**ASSIGNMENT:** Your copy should hold every record exactly and no images.

DATA PROVIDED Block Start

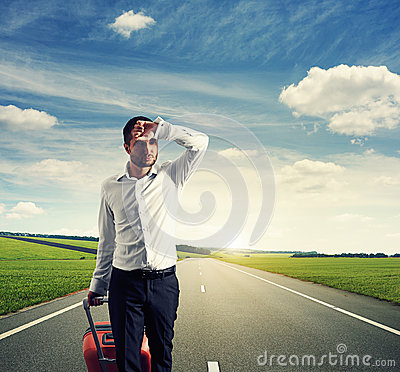 Free Tired Young Businessman With Suitcase Royalty Free Stock Photo - 33471205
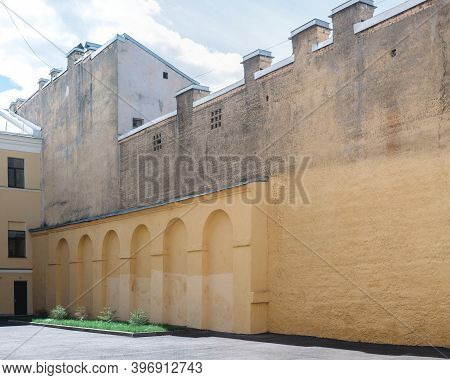 A Beige Wall With Elements In The Form Of Arches In The Courtyard Of The House. On Top Of The Wall,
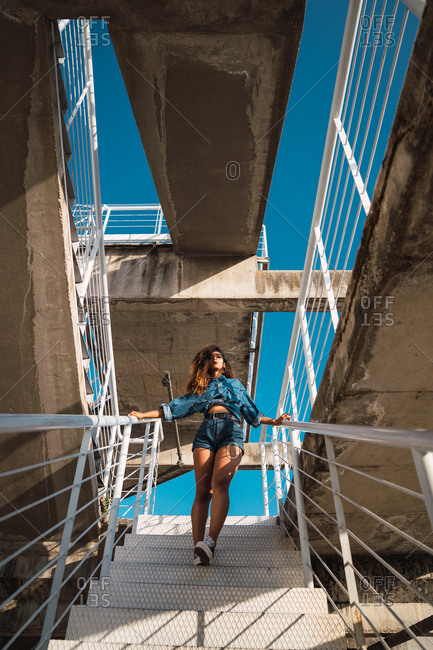 From below view of young African-American woman with dark hair in denim clothes going down on metal staircase on street at daylight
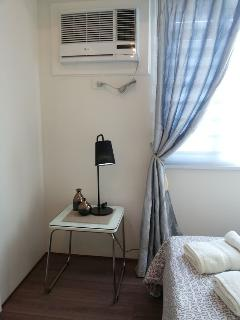 Wardrobe cabinet airconditioner and curtains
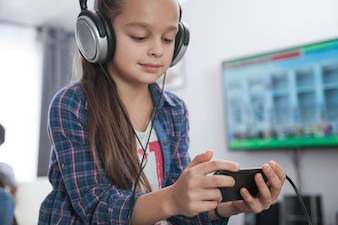 Girl with smartphone listening to music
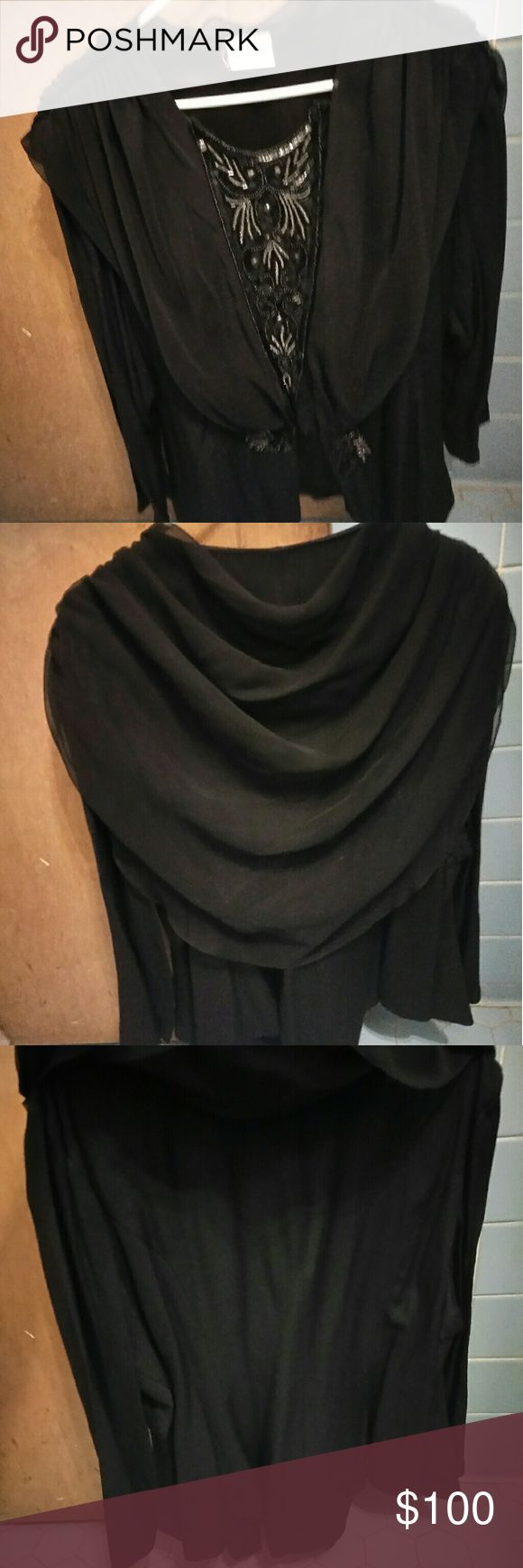 A beautiful ladies evening top Black dressy top or evening jacket. This top or jacket is simply beautiful. Never wore it. Just sitting in my closet. I'm not sure of the size or material. It looks like a large or XL. The beading is beautiful Tops Blouses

DATA PROVIDED Block End

**FINISHED TASK:**
 Free Tired Young Businessman With Suitcase Royalty Free Stock Photo - 33471205
 A Beige Wall With Elements In The Form Of Arches In The Courtyard Of The House. On Top Of The Wall,
 From below view of young African-American woman with dark hair in denim clothes going down on metal staircase on street at daylight
 Wardrobe cabinet airconditioner and curtains
 Girl with smartphone listening to music
 A beautiful ladies evening top Black dressy top or evening jacket. This top or jacket is simply beautiful. Never wore it. Just sitting in my closet. I'm not sure of the size or material. It looks like a large or XL. The beading is beautiful Tops Blouses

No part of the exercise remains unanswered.